## TEXTO DE REFERÊNCIA
....

Reparações: Chega avança com ação criminal inédita contra Marcelo por “traição à pátria”

André Ventura, líder do Chega, anunciou esta terça-feira que pretende avançar com um processo parlamentar contra Marcelo Rebelo de Sousa por traição à pátria.

“Não há memória que alguma vez isso tenha acontecido em Portugal. Nunca um chefe de Estado português, em 900 anos de história, decidiu fazer a autorresponsabilização dos nossos soldados, das Forças Armadas ou cidadãos”, indicou André Ventura, que salientou que o “pós-25 de Abril foi traumático”.

“Os espoliados, a quem nada foi pago, sentiram estas palavras como traição ao seu trabalho e à sua memória. Os corpos ainda hoje enterrados em África são testemunho vivo dessa traição. Recebemos centenas de contactos, de todo o país, de todos os setores a alertar para esta profundíssima traição a Portugal”, referiu.

“Este partido e o seu presidente não poderiam deixar de assinalar a gravidade das palavras [do presidente]. Em nome desses todos, decidimos avançar com processo inédito na nossa história parlamentar de acusação ao Presidente da República. A Assembleia deve agora tomar as diligências necessárias, no âmbito do artigo 130 da Constituição, nos próximos dias, para que o processo tenha avanço e que se chegue a um debate em plenário”, frisou o líder do Chega.

....

## SECÇÃO DE DADOS
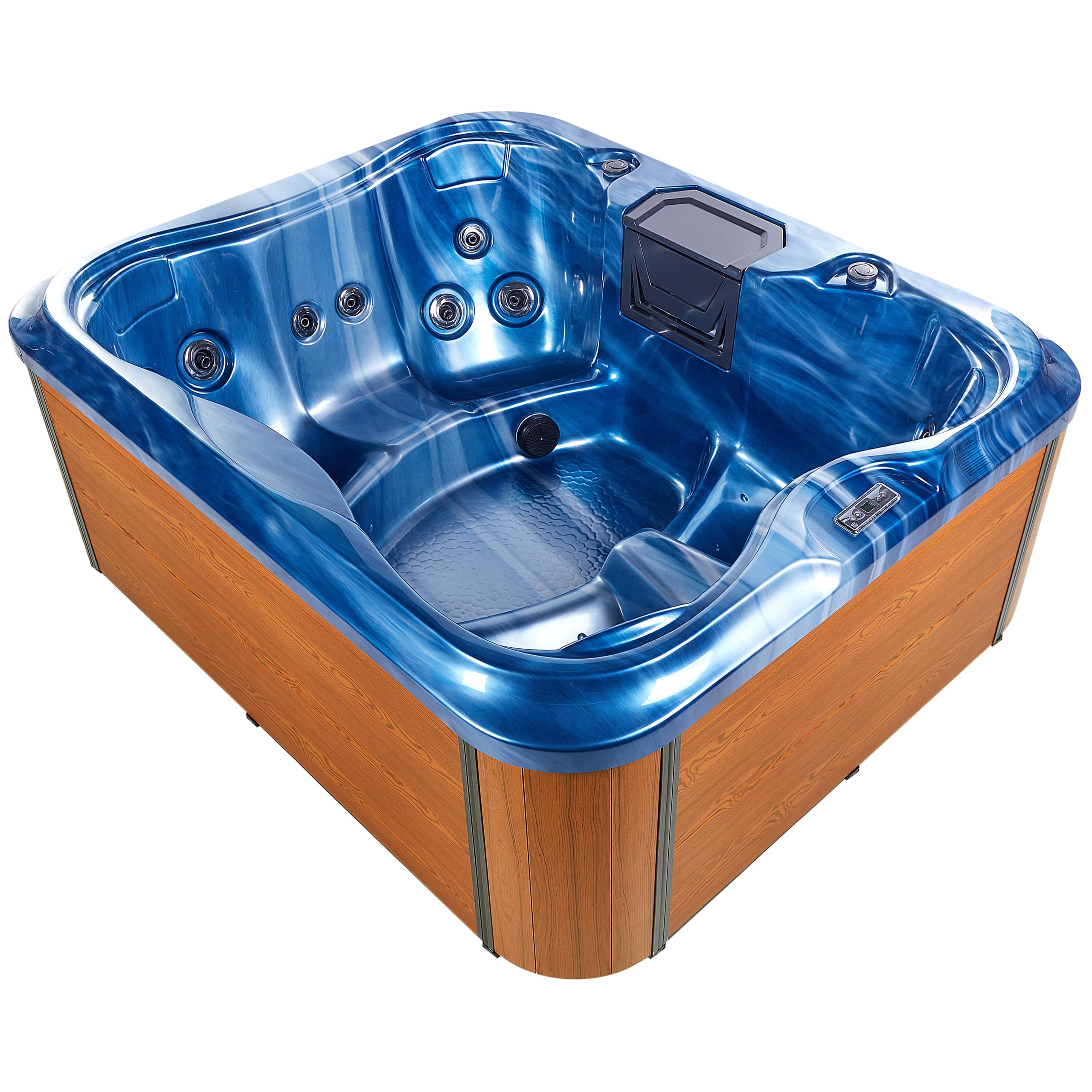 beliani-arcelia-whirlpool-outdoor-blau-4-personen-led image 5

....

No texto sobre a ação do Chega contra Marcelo, que grupos André Ventura enumera ao afirmar que nunca um chefe de Estado português fez a sua autorresponsabilização? Para responder, baseie-se unicamente no texto.

## RESPOSTA
- os soldados
- as Forças Armadas
- os cidadãos